Dataset rows:

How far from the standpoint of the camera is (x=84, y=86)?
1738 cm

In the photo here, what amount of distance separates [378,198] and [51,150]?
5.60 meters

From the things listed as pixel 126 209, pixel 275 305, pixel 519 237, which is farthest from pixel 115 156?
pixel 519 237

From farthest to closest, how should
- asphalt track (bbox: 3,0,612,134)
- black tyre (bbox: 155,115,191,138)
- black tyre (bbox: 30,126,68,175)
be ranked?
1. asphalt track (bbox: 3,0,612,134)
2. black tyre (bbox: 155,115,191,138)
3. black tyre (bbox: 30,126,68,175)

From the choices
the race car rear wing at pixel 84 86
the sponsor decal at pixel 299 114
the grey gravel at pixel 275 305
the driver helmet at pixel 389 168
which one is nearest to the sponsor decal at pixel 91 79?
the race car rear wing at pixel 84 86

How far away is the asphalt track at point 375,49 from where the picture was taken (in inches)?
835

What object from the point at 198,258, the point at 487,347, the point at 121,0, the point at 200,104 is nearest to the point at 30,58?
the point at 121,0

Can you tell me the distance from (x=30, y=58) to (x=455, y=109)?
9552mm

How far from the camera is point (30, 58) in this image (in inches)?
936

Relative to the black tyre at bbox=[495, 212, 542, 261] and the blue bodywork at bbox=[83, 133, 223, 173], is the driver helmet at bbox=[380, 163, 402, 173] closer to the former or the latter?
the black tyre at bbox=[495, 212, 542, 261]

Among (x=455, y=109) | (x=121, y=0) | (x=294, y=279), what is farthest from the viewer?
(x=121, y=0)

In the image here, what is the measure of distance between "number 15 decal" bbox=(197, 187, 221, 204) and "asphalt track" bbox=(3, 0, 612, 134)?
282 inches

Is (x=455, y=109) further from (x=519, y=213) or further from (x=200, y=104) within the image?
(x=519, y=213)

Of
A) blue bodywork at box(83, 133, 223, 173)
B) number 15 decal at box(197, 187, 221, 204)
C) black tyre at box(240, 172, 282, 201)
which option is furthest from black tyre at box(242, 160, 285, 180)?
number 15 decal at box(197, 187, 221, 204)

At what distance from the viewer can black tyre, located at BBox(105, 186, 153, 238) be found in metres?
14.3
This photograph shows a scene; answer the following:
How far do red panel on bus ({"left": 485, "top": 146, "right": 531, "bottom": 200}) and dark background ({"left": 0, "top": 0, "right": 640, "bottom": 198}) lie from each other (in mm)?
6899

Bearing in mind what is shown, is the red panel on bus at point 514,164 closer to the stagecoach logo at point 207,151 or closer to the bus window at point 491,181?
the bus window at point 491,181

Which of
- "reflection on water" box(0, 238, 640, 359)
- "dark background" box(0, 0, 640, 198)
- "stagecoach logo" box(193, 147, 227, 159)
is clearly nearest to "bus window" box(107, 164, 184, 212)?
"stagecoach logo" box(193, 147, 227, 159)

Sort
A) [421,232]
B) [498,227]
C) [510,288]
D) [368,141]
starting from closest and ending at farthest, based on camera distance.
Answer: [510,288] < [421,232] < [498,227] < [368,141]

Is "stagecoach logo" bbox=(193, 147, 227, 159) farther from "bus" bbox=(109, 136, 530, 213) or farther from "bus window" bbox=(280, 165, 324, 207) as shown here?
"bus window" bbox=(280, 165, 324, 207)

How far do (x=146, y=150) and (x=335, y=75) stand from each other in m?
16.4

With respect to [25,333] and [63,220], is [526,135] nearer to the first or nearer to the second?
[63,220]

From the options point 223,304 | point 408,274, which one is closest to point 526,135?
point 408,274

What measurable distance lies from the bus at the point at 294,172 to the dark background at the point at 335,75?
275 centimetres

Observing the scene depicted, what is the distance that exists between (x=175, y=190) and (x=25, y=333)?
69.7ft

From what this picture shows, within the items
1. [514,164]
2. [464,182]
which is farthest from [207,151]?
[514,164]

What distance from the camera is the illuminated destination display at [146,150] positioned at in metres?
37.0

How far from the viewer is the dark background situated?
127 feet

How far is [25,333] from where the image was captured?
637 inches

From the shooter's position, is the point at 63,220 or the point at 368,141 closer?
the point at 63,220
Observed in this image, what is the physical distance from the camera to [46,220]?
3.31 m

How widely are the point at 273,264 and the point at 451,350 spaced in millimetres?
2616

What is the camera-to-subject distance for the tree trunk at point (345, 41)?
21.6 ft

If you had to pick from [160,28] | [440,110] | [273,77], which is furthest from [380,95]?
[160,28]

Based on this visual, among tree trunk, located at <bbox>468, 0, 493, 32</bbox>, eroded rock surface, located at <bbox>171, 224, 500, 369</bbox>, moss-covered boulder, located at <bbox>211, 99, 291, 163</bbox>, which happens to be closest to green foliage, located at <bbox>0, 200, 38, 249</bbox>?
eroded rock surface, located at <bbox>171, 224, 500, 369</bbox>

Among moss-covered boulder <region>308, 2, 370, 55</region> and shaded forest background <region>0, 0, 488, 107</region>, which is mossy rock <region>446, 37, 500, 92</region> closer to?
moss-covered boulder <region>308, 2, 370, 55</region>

Given instruction:
Each record above should be restated word for word.

Result:
How far from the standpoint of the camera is (x=84, y=86)?
1738 cm

In the photo here, what amount of distance separates [378,198] and [51,150]?
5.60 meters

From the things listed as pixel 126 209, pixel 275 305, pixel 519 237, which is farthest from pixel 115 156?
pixel 519 237

From farthest to closest, how should
- asphalt track (bbox: 3,0,612,134)
- black tyre (bbox: 155,115,191,138)
- black tyre (bbox: 30,126,68,175)
be ranked?
1. asphalt track (bbox: 3,0,612,134)
2. black tyre (bbox: 155,115,191,138)
3. black tyre (bbox: 30,126,68,175)

From the choices
the race car rear wing at pixel 84 86
the sponsor decal at pixel 299 114
the grey gravel at pixel 275 305
the driver helmet at pixel 389 168
which one is nearest to the sponsor decal at pixel 91 79?
the race car rear wing at pixel 84 86

How far away is the asphalt track at point 375,49 from where the picture was taken (in inches)?
835

What object from the point at 198,258, the point at 487,347, the point at 121,0, the point at 200,104 is nearest to the point at 30,58?
the point at 121,0

Can you tell me the distance from (x=30, y=58) to (x=455, y=109)?
9552mm

How far from the camera is point (30, 58) in this image (in inches)?
936

Relative to the black tyre at bbox=[495, 212, 542, 261] and the blue bodywork at bbox=[83, 133, 223, 173], is the driver helmet at bbox=[380, 163, 402, 173] closer to the former or the latter?
the black tyre at bbox=[495, 212, 542, 261]

Among (x=455, y=109) | (x=121, y=0) | (x=294, y=279), what is farthest from the viewer?
(x=121, y=0)

In the image here, what is the measure of distance between "number 15 decal" bbox=(197, 187, 221, 204) and "asphalt track" bbox=(3, 0, 612, 134)?
282 inches

Is (x=455, y=109) further from (x=519, y=213) or further from (x=200, y=104) within the image?
(x=519, y=213)

Of
A) blue bodywork at box(83, 133, 223, 173)
B) number 15 decal at box(197, 187, 221, 204)
C) black tyre at box(240, 172, 282, 201)
which option is furthest from black tyre at box(242, 160, 285, 180)?
number 15 decal at box(197, 187, 221, 204)

At what distance from the viewer can black tyre, located at BBox(105, 186, 153, 238) be found in metres?
14.3
This photograph shows a scene; answer the following:
How far do red panel on bus ({"left": 485, "top": 146, "right": 531, "bottom": 200}) and dark background ({"left": 0, "top": 0, "right": 640, "bottom": 198}) lie from each other (in mm)?
6899

Bearing in mind what is shown, is the red panel on bus at point 514,164 closer to the stagecoach logo at point 207,151 or closer to the bus window at point 491,181?
the bus window at point 491,181

Which of
- "reflection on water" box(0, 238, 640, 359)
- "dark background" box(0, 0, 640, 198)
- "stagecoach logo" box(193, 147, 227, 159)
is clearly nearest to "bus window" box(107, 164, 184, 212)?
"stagecoach logo" box(193, 147, 227, 159)

Sort
A) [421,232]
B) [498,227]
C) [510,288]
D) [368,141]
starting from closest and ending at farthest, based on camera distance.
Answer: [510,288] < [421,232] < [498,227] < [368,141]

Is "stagecoach logo" bbox=(193, 147, 227, 159) farther from "bus" bbox=(109, 136, 530, 213) or farther from "bus window" bbox=(280, 165, 324, 207) as shown here?
"bus window" bbox=(280, 165, 324, 207)

How far do (x=146, y=150) and (x=335, y=75) stand from each other in m?
16.4

With respect to [25,333] and [63,220], is [526,135] nearer to the first or nearer to the second?
[63,220]

From the options point 223,304 | point 408,274, which one is closest to point 526,135?
point 408,274

What measurable distance lies from the bus at the point at 294,172 to the dark background at the point at 335,75?
275 centimetres

Observing the scene depicted, what is the distance that exists between (x=175, y=190) and (x=25, y=333)?
69.7ft

From what this picture shows, within the items
1. [514,164]
2. [464,182]
which is farthest from [207,151]?
[514,164]

What distance from the camera is the illuminated destination display at [146,150] positioned at in metres?
37.0

How far from the viewer is the dark background situated?
127 feet

How far is [25,333] from where the image was captured?
637 inches

From the shooter's position, is the point at 63,220 or the point at 368,141 closer?
the point at 63,220
Observed in this image, what is the physical distance from the camera to [46,220]?
3.31 m

How widely are the point at 273,264 and the point at 451,350 spaced in millimetres?
2616

What is the camera-to-subject distance for the tree trunk at point (345, 41)?
21.6 ft

If you had to pick from [160,28] | [440,110] | [273,77], which is furthest from [380,95]?
[160,28]

Based on this visual, among tree trunk, located at <bbox>468, 0, 493, 32</bbox>, eroded rock surface, located at <bbox>171, 224, 500, 369</bbox>, moss-covered boulder, located at <bbox>211, 99, 291, 163</bbox>, which happens to be closest to green foliage, located at <bbox>0, 200, 38, 249</bbox>?
eroded rock surface, located at <bbox>171, 224, 500, 369</bbox>

Among moss-covered boulder <region>308, 2, 370, 55</region> and shaded forest background <region>0, 0, 488, 107</region>, which is mossy rock <region>446, 37, 500, 92</region> closer to?
moss-covered boulder <region>308, 2, 370, 55</region>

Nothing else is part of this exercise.